Cannabis legalization is coming to Canada. And for some parts of the United States, it’s already here.
As of October 17th 2018, the legal, political and social responsibilities of Canadian organizations employing contingent workers will drastically change when recreational cannabis is legalized. The latest data from Statistics Canada reveals that 43 per cent of Canadians have used cannabis in their lifetime—with 12 per cent of them using within the past year. And when contingent workers make up 30 per cent of the Canadian workforce, few organizations across the country will remain unaffected.
With employers on both sides of the border already grappling with the complications of managing intoxication in the workplace, legalization adds yet another hurdle. Is your organization prepared?
Here are four questions you should be asking right now:
1. Does my organization’s drug and alcohol policy cover employees AND contingent workers?
If you haven’t already updated your company’s drug policy, it’s time to get started! You’ll want to cover:
• A clear statement on permitted or prohibited use.
• Who is covered by the policy?
• Workplace safety considerations.
• How you will handle accommodations.
• Consequences for being in breach of policy.
It’s important to ensure that your policy is up to date and outlines expectations around cannabis use, including mandates from a medicinal and recreational stand point. The policy needs to be communicated to employees and contingent workers with an understanding of what is expected of them. When done effectively, this can help organizations hold their workforce in breach of policy.
2. What happens if line managers suspect someone of being under the influence of cannabis at work?
Employers expect the first few months to be challenging, and it’s critical that your management team is trained and ready for how to handle any events should they arise.
Reasonable suspicion training is an excellent tool for employers, supervisors and employees to be trained on, as being able to recognize the signs of impairment can help keep the workplace safe.
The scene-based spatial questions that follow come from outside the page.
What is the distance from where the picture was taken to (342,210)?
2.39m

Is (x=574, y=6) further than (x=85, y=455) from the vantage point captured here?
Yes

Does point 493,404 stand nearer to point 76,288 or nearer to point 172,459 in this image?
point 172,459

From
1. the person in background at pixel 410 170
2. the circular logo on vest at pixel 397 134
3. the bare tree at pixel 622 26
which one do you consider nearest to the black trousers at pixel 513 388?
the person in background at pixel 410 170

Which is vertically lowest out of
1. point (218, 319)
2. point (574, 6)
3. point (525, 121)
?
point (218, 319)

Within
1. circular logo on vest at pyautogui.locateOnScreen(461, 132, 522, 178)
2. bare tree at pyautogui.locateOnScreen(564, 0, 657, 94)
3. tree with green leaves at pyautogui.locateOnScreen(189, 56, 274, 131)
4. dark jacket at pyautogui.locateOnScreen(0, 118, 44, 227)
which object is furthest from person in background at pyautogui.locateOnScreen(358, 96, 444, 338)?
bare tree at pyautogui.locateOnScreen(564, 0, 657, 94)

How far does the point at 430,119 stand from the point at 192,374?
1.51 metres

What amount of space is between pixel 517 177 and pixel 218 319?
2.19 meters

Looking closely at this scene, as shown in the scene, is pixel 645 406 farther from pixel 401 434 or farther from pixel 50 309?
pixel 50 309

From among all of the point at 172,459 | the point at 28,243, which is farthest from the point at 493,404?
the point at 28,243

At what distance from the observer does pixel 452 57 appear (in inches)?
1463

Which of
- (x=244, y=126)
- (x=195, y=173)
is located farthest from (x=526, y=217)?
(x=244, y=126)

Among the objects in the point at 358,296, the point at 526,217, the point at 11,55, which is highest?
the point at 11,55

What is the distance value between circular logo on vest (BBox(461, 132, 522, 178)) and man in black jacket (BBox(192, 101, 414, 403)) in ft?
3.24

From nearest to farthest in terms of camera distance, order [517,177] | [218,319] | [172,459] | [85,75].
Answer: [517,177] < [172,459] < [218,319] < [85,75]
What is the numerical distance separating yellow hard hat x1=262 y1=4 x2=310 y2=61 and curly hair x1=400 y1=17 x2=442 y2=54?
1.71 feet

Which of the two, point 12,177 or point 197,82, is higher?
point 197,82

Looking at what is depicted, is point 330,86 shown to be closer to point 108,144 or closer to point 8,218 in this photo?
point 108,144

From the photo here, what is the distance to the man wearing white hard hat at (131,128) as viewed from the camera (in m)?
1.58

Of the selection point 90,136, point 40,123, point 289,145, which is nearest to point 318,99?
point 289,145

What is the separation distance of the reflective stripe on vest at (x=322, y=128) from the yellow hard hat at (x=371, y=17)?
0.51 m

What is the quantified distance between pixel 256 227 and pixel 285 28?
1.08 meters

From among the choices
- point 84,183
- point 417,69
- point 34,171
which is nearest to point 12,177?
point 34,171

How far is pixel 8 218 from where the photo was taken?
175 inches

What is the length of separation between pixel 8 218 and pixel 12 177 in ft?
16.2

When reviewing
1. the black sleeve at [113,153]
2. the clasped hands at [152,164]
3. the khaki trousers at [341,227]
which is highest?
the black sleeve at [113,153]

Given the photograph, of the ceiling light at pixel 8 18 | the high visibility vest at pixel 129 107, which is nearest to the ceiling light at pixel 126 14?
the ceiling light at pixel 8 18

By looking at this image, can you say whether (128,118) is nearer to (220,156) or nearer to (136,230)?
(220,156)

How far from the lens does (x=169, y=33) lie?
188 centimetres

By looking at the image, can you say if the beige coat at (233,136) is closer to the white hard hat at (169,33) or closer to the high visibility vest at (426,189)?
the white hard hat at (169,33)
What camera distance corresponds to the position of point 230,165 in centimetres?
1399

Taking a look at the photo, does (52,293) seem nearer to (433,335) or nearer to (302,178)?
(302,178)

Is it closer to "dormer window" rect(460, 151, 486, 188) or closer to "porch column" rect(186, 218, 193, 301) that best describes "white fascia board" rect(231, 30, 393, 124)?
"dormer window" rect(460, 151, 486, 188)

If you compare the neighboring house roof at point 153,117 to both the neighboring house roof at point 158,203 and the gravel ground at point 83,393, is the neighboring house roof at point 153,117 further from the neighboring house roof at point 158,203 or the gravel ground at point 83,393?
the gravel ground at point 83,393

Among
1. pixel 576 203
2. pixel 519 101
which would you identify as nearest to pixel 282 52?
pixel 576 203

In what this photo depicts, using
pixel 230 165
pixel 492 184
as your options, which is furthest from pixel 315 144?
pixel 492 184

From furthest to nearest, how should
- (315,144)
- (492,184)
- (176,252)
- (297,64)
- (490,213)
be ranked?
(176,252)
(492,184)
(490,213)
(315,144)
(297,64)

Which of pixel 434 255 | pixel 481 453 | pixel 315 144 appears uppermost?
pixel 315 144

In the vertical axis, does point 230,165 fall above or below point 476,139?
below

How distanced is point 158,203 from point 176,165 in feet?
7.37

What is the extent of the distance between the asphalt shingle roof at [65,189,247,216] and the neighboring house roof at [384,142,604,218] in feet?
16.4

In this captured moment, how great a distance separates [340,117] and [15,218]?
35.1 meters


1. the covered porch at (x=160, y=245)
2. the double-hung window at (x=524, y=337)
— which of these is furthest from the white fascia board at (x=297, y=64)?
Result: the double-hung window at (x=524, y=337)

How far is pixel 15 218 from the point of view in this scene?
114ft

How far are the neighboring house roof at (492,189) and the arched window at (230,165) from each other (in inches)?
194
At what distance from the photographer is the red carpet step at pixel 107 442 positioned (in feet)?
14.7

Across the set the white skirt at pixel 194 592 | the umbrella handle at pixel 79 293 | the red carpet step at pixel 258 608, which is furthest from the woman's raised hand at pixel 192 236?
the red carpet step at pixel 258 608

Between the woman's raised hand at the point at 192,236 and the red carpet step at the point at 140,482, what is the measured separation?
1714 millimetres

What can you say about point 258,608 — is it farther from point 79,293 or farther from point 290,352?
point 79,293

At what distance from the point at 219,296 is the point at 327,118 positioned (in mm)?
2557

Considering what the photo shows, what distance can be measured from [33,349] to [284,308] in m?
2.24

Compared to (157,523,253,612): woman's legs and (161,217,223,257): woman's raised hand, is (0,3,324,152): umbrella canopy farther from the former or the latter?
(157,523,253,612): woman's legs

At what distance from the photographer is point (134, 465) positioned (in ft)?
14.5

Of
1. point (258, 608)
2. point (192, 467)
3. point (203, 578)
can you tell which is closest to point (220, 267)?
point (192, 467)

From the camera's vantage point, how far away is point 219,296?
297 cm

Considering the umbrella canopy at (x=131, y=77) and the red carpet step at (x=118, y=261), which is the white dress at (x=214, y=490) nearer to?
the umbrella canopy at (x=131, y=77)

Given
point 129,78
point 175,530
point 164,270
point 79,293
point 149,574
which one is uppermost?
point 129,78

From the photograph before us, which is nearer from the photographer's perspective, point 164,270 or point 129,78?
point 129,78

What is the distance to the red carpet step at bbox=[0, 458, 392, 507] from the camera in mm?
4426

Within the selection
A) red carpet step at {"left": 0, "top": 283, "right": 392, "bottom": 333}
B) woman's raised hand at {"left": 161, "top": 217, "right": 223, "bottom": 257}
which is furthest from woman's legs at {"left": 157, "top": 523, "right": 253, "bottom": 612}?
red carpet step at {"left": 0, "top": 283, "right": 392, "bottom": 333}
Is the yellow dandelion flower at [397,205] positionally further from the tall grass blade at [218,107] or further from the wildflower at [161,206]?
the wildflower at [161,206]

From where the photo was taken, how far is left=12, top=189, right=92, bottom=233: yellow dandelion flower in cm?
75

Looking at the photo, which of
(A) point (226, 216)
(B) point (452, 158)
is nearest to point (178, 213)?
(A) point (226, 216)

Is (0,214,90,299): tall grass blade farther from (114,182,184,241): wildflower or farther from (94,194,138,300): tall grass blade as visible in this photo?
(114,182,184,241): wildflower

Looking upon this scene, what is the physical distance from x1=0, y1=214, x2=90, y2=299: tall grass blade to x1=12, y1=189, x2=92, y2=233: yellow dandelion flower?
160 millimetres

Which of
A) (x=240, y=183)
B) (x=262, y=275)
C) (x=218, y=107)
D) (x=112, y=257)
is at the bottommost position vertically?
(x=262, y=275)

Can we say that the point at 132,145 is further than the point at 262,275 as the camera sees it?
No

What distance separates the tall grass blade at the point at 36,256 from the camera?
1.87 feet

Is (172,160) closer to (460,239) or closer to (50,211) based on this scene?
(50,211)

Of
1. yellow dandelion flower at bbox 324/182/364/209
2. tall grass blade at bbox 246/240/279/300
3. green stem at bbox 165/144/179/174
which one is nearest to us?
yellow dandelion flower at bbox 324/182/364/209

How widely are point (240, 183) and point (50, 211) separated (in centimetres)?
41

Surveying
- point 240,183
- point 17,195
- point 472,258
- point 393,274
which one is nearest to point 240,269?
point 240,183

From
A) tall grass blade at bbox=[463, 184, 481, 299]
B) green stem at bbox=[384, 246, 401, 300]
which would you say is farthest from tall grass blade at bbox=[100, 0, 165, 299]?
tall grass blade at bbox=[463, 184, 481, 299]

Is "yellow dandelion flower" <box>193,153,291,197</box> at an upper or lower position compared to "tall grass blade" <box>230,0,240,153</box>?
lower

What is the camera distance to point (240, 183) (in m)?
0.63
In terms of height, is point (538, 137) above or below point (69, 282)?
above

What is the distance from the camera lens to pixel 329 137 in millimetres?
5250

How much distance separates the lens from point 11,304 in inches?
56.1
The training is intended to identify when a person shows signs of impairment and may be unfit to perform his or her duties.
It’s also important for employers and managers to know how to have effective conversations around signs of impairment and be aware that they are not meant to be identifying the substances that could be impairing someone– but the signs of an unfit worker. Ignoring these signs will allow any concerns to worsen and create unnecessary risk.
3. How will my organization handle legally required accommodations?
Like it or not, legal cannabis is coming — and that means the way organizations have traditionally handled intoxication in the workplace has to change. However, it may be particularly challenging for organizations operating on both sides of the border, as the policies for U.S. based workers won’t fit with the new legalization approach in Canada.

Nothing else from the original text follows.